___ Supplied material
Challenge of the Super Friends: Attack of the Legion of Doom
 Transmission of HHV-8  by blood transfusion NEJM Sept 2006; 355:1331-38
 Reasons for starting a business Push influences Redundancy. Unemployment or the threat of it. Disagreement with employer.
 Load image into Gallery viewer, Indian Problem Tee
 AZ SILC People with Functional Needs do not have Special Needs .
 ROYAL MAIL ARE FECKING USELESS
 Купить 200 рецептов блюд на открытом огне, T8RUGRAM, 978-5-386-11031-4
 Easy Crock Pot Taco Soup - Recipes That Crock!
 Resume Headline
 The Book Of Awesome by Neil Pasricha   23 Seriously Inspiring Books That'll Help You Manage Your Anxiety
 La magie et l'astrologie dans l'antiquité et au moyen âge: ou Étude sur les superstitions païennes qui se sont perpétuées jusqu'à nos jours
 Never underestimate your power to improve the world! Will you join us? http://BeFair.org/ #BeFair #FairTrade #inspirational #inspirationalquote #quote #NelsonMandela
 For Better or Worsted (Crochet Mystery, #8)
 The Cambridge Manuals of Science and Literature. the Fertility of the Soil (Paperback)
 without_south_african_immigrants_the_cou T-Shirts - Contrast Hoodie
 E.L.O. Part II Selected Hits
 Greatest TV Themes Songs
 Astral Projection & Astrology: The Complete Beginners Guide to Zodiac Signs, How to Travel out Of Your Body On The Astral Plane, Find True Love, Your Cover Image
______
Exercise description.
Please output only the lines from the first line of the entries through the line with "The Book Of", both included, exactly as written.

Solution for this exercise.
Challenge of the Super Friends: Attack of the Legion of Doom
 Transmission of HHV-8  by blood transfusion NEJM Sept 2006; 355:1331-38
 Reasons for starting a business Push influences Redundancy. Unemployment or the threat of it. Disagreement with employer.
 Load image into Gallery viewer, Indian Problem Tee
 AZ SILC People with Functional Needs do not have Special Needs .
 ROYAL MAIL ARE FECKING USELESS
 Купить 200 рецептов блюд на открытом огне, T8RUGRAM, 978-5-386-11031-4
 Easy Crock Pot Taco Soup - Recipes That Crock!
 Resume Headline
 The Book Of Awesome by Neil Pasricha   23 Seriously Inspiring Books That'll Help You Manage Your Anxiety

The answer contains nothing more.